An analysis of the latest economic figures confirms the negative impact the closure of the Big Kmart store last April has had on tax revenues in the city of Kenai, but that same analysis predicts the coming of Home Depot should return some of that revenue stream to city as well as borough coffers.
The latest Quarterly Report of Key Economic Indicators, which covers the third quarter of 2003, was published last month by the borough's Community and Economic Development Division. In it, analyst Jeanne Camp said Kenai experienced third-quarter drops in gross sales and taxable sales compared to the same period the previous year.
Over the first three quarters of 2003, "year-to-date" gross sales in Kenai fell about $3.6 million. Meanwhile, year-to-date taxable sales declined by nearly $10 million. Those losses were attributable largely to fall-offs in retail sales. Kmart represented a sizable chunk of retail sales in Kenai. The city has a 3 percent sales tax, meaning the $10 million taxable sales drop cost the city of Kenai about $300,000. The borough lost about $200,000, based on its 2 percent sales tax.
"The coming of Home Depot is certain to regain some of the market share for Kenai," Camp predicted. Home Depot opened its doors Dec. 17.
The Kenai numbers were part of a broader look at the economy of the Kenai Peninsula Borough and its cities. Third-quarter figures show gross sales jumped 2.9 percent over those of third-quarter 2002, rising from $595.6 million to $612.6 million. Taxable sales, however, fell .6 percent.

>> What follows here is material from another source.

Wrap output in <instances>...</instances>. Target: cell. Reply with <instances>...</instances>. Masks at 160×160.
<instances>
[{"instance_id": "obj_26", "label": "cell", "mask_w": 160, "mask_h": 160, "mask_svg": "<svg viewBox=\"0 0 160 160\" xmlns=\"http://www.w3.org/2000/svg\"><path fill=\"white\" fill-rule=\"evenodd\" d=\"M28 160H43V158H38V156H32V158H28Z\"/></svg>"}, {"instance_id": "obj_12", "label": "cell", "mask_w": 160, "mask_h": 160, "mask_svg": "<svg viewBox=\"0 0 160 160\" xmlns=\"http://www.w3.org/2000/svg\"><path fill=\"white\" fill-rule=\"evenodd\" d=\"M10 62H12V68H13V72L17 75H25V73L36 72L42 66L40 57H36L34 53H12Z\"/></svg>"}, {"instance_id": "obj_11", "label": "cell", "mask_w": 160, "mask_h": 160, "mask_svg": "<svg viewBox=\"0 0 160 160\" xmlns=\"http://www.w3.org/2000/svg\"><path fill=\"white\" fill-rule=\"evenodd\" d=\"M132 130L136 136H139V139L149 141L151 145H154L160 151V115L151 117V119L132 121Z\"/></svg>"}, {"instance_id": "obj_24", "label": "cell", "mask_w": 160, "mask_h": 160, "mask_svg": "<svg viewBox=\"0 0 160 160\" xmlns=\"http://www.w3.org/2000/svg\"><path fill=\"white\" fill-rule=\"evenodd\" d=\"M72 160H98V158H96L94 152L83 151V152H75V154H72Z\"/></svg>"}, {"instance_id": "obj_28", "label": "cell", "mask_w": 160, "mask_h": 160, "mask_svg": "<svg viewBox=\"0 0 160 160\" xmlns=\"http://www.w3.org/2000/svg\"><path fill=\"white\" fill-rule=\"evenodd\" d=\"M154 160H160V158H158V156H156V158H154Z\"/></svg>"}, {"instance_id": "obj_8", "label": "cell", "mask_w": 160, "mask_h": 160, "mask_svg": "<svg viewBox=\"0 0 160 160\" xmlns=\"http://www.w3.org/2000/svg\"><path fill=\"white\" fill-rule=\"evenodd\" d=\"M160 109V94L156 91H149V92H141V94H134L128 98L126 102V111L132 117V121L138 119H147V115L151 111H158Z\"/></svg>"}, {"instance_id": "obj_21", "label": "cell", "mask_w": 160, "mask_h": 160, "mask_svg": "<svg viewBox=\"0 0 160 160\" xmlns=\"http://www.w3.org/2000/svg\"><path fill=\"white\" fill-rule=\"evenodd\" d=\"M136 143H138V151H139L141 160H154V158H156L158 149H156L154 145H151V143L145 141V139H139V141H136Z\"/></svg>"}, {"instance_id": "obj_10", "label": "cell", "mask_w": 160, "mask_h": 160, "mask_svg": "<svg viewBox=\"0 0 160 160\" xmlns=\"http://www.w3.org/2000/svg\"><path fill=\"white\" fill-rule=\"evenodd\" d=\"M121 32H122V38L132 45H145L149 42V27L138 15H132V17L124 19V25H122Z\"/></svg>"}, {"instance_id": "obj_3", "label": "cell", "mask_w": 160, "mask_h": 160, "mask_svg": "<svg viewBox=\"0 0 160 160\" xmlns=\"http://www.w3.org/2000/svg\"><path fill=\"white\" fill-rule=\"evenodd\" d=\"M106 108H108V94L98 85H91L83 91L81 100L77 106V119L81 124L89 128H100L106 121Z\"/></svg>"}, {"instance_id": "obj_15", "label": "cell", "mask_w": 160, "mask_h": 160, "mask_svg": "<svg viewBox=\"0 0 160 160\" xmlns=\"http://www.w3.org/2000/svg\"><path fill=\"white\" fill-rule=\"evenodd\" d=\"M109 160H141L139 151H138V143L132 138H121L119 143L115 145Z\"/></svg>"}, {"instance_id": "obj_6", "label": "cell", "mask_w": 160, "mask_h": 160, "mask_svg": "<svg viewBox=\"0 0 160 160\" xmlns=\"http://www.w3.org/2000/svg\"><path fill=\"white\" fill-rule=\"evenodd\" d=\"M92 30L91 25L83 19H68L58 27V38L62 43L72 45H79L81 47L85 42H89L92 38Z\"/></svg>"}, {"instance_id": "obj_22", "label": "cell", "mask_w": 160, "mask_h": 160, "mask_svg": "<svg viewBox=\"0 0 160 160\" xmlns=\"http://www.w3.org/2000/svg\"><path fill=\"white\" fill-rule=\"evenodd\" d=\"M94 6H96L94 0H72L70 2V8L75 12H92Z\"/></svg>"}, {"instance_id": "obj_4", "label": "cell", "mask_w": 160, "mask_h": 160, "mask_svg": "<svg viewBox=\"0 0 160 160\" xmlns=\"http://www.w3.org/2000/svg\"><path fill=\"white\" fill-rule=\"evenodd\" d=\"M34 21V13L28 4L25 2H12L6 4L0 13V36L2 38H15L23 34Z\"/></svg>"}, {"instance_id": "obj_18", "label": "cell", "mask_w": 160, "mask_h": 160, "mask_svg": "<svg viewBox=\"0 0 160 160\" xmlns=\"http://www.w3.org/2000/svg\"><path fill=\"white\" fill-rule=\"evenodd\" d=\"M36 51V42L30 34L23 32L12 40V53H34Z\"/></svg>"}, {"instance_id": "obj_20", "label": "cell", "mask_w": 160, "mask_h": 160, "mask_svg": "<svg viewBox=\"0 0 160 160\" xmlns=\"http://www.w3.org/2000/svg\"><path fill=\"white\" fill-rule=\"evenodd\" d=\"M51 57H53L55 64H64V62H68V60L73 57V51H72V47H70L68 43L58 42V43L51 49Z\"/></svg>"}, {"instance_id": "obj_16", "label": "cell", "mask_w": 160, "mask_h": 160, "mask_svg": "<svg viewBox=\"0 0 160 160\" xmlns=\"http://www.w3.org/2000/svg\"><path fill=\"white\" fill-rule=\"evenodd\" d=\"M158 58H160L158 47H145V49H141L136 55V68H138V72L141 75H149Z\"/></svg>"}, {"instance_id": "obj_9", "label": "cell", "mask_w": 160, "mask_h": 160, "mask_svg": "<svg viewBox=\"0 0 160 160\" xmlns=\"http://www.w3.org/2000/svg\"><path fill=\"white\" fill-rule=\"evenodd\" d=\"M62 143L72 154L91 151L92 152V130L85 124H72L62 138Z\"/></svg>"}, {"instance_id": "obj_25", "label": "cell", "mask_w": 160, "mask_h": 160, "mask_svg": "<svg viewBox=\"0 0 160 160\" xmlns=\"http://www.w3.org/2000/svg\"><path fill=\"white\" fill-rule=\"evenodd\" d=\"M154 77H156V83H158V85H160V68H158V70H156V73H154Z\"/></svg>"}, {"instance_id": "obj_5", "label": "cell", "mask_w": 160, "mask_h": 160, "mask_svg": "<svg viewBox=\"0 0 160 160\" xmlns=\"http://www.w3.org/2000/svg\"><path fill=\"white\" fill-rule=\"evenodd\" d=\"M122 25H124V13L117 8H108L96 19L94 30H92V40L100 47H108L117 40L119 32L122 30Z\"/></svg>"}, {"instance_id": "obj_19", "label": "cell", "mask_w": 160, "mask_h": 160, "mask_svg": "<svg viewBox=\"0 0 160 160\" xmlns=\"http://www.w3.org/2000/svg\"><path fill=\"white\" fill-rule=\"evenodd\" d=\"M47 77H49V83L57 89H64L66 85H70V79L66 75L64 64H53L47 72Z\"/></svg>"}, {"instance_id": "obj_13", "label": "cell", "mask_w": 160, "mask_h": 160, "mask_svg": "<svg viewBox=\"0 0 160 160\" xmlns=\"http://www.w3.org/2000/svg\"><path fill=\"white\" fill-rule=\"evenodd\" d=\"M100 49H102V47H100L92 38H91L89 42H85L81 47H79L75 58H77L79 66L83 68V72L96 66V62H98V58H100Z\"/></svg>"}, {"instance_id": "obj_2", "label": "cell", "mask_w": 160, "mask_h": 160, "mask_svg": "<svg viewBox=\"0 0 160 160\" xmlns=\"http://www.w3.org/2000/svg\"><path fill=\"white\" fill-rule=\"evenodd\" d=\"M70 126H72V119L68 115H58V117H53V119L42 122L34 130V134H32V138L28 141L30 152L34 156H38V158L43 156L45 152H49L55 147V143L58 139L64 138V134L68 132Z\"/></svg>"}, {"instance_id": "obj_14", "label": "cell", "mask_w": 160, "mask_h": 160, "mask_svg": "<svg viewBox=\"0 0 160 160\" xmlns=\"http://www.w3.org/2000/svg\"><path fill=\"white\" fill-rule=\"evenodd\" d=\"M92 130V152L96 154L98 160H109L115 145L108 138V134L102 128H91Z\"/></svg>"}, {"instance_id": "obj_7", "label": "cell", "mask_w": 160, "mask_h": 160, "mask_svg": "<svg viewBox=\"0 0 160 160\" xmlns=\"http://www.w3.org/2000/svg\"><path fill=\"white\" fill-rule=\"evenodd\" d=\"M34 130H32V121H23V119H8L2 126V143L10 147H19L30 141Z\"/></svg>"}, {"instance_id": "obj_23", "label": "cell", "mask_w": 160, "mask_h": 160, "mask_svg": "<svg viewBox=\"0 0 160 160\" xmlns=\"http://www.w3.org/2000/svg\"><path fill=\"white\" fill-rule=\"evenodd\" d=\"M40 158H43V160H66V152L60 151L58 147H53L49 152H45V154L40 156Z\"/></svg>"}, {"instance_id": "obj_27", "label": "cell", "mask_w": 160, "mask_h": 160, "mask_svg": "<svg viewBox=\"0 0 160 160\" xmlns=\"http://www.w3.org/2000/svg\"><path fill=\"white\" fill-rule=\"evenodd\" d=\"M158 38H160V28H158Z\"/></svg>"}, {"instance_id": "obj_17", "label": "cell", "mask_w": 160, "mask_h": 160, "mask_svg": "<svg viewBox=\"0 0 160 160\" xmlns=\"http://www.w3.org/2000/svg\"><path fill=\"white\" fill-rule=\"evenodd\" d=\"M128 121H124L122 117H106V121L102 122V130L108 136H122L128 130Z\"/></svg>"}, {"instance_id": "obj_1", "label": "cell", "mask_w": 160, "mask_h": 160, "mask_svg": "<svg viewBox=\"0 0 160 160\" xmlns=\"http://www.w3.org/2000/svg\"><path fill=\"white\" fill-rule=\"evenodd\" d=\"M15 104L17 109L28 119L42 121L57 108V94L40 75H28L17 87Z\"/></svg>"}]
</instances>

Other economic indicators showed third-quarter construction permit values decreased 33.5 percent from 2002 and permit volume was down 20 percent. Even with those summer declines, permit values and volumes over the course of the first three quarters of 2003 were above those of 2001, which was a very good year in the construction industry, Camp said.
It is generally considered a positive sign when jobs are added to the market at a pace equal to that of the increase in the labor pool. That is, when there are new jobs for each new person added to the labor force. That was the case in 2003. The labor force -- those available for work -- jumped 853 between September 2002 and September 2003, while the number of employed people rose 847 in the same period. In other words, just six more people were added to the labor pool than jobs added to the job market.
"That difference was enough to drop the unemployment rate from 10.8 percent in September 2002 to 10.5 percent in 2003. Unemployment typically rises in September after falling below 10 during the height of the tourist and fishing season.
The peninsula fishing season was deemed successful, Camp said, noting an abundant run of sockeye.
"Prices were not quite as high as fishers had hoped," she said. "The Kenai Wild sockeye salmon branding program experienced a second successful year as supply exceeded demand for high quality salmon."
"Mixed signals" continued to come from the oil and gas industry, Camp said. Unocal announced layoffs as they shut down the Baker platform, but other companies, such as Marathon Oil, announced tentative plans for increased exploration, production and development in 2004, she added. The industry focus has been centered lately on natural gas exploration.
"The Kenai Peninsula Borough economy is relatively stable," Camp said.